A) Serum Rb concentrations in HD patients significantly were lower than in normal controls (304 +/- 81 micrograms/L versus 350 +/- 74 micrograms/L p < 0.001, log-transformed 5.68 +/- 0.28 versus 5.84 +/- 0.20, p < 0.001). Univariate logistic regression analysis found a significantly higher risk of serum Rb < 250-300 and 350 micrograms/L in uremic patients than in controls (Odd ratios or 12.6, 95% CI 2.77-57.04; 4.0, 95% CI 1.92-8.4; 2.08, 95% CI 1.02-4.25, respectively). B) Rb was significantly lower in tissues of HD patients, including brain (2250 +/- 1520 ng/g versus 5490 +/- 1250 ng/g, p = 0.0002) than normal controls. C) Rb was transferred from the patients' blood to the dialysis bath during a standard bicarbonate dialysis session, giving mean intradialytic Rb removal of 4.0 +/- 1.1 mg/session.
These results confirm that Rb deficiency may arise in uremic patients, and indicate that diffusive dialysis treatments allow Rb removal which, however, with a standard bicarbonate schedule does not seem to be any greater than that expected with normal urine output (20 mg/week).

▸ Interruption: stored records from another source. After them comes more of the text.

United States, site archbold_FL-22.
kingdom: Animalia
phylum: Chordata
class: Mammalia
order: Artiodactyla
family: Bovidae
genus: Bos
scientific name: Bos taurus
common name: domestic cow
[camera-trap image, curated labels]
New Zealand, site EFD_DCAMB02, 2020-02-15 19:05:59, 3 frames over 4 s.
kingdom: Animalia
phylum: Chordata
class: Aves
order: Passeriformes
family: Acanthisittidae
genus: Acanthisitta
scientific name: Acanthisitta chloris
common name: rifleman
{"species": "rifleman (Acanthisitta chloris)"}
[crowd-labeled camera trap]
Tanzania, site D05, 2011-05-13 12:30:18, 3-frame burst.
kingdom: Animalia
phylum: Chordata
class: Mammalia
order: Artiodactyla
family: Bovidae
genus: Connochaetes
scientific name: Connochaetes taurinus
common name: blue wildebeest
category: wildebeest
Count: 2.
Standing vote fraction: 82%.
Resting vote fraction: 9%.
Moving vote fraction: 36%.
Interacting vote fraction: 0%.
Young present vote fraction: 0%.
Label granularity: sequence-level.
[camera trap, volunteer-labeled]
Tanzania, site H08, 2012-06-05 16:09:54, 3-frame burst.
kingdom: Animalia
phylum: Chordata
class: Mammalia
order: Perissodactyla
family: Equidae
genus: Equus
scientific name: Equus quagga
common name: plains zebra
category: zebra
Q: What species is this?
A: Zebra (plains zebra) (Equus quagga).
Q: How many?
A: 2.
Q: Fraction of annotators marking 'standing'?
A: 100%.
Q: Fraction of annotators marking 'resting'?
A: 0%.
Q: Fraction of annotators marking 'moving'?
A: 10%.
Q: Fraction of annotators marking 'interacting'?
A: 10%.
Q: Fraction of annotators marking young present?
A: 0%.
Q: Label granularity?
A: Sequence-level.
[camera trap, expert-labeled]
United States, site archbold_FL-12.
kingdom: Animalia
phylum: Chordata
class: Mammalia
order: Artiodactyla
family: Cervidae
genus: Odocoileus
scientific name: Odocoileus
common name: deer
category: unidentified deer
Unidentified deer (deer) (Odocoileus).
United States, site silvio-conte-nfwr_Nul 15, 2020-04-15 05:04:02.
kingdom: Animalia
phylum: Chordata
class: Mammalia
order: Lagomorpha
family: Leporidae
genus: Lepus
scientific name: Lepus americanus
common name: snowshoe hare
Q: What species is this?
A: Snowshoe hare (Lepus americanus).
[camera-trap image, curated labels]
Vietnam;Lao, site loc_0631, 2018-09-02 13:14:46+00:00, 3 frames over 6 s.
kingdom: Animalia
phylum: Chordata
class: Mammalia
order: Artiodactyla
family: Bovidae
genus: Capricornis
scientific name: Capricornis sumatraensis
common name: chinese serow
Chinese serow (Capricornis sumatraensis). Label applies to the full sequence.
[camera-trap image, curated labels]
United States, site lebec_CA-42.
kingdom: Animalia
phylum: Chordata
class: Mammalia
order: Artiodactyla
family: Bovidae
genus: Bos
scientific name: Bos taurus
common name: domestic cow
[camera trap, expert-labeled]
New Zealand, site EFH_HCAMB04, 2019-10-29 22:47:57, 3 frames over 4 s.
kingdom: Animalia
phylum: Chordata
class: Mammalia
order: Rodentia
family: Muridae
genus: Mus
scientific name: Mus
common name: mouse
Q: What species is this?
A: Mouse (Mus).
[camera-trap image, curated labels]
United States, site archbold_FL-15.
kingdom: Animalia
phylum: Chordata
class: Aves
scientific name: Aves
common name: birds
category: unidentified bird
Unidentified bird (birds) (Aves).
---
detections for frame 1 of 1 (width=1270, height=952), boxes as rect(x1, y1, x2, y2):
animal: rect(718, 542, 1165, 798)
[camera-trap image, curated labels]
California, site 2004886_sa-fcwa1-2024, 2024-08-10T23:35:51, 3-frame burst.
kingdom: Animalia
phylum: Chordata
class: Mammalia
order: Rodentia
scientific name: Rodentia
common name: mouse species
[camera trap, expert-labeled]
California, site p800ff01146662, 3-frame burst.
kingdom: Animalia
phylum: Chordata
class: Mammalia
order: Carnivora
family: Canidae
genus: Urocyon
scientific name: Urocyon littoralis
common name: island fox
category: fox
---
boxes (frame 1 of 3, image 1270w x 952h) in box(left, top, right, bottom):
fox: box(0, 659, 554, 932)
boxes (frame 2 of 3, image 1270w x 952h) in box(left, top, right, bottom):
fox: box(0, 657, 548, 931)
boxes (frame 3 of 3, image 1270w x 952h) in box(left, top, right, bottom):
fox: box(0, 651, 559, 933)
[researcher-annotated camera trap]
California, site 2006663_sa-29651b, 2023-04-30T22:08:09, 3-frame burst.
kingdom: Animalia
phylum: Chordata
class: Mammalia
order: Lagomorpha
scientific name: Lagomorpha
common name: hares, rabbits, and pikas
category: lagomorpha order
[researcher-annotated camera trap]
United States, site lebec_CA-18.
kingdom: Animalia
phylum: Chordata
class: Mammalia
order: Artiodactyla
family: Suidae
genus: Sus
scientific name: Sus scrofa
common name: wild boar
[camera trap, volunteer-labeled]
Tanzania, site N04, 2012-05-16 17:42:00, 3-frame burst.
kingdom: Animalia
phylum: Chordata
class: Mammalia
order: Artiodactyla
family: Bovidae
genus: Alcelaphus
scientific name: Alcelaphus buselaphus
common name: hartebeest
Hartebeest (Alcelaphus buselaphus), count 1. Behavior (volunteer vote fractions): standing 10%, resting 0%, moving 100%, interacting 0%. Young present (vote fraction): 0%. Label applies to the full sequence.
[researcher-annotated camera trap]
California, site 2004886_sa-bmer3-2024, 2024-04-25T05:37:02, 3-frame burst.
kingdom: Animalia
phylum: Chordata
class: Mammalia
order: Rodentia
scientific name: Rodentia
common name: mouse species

Further studies are needed to clarify the roles of many factors in this Rb deficiency, including the effects of uremia by itself, pre-dialysis factors (diet, impaired renal function and drugs), dialysis procedures (frequency, hours, diffusive/convective components) or other biochemical/clinical parameters (hemoglobin, body mass index, age). The finding of a Rb deficiency in uremia is important as it has a role in neurobehavioural functions, mainly as an antidepressant. As Rb deficiency may be implicated in central nervous system alterations which strongly influence the quality of life, we believe that monitoring serum Rb in uremic patients and clarifying the causal mechanisms of deficiency will facilitate future therapeutic approaches.
自从透析为尿毒症患者带来长期生存以来,我们现在可以推测一些元素(如微量元素)失衡或调节欠佳所引发的更细微问题。我们关注透析患者(血液透析)的铷(Rb)状况,因为人们已经开始担忧其可能存在的缺乏情况。
通过以下方式评估尿毒症患者的Rb:A)对70例慢性血液透析(HD)患者的血样进行血清浓度检测(石墨炉原子吸收光谱法),并与75例对照者进行比较;B)对HD患者的20份尸检或活检样本进行组织浓度检测(中子活化分析),并与21例对照者进行比较;C)对8例HD患者在标准碳酸氢盐透析期间进行体内透析质量平衡检测。
A)HD患者的血清Rb浓度显著低于正常对照者(304±81微克/升对350±74微克/升,p<0.001;经对数转换后为5.68±0.28对5.84±0.20,p<0.001)。单因素逻辑回归分析发现,尿毒症患者血清Rb<250 - 300微克/升和<350微克/升的风险显著高于对照者(比值比分别为12.6,95%置信区间2.77 - 57.04;4.0,95%置信区间1.92 - 8.4;2.08,95%置信区间1.02 - 4.25)。B)HD患者组织中的Rb显著低于正常对照者,包括大脑(2250±1520纳克/克对5490±1250纳克/克,p = 0.0002)。C)在标准碳酸氢盐透析过程中,Rb从患者血液转移至透析液中,每次透析Rb的平均清除量为4.0±1.1毫克。
这些结果证实尿毒症患者可能出现Rb缺乏,并表明弥散性透析治疗会导致Rb清除,然而,采用标准碳酸氢盐透析方案时,其清除量似乎并不比正常尿量(20毫克/周)预期的清除量更大。需要进一步研究以阐明许多因素在这种Rb缺乏中的作用,包括尿毒症本身的影响、透析前因素(饮食、肾功能受损和药物)、透析程序(频率、时长、弥散/对流成分)或其他生化/临床参数(血红蛋白、体重指数、年龄)。尿毒症中发现Rb缺乏很重要,因为它在神经行为功能中起作用,主要作为一种抗抑郁剂。由于Rb缺乏可能与强烈影响生活质量的中枢神经系统改变有关,我们认为监测尿毒症患者的血清Rb并阐明缺乏的因果机制将有助于未来的治疗方法。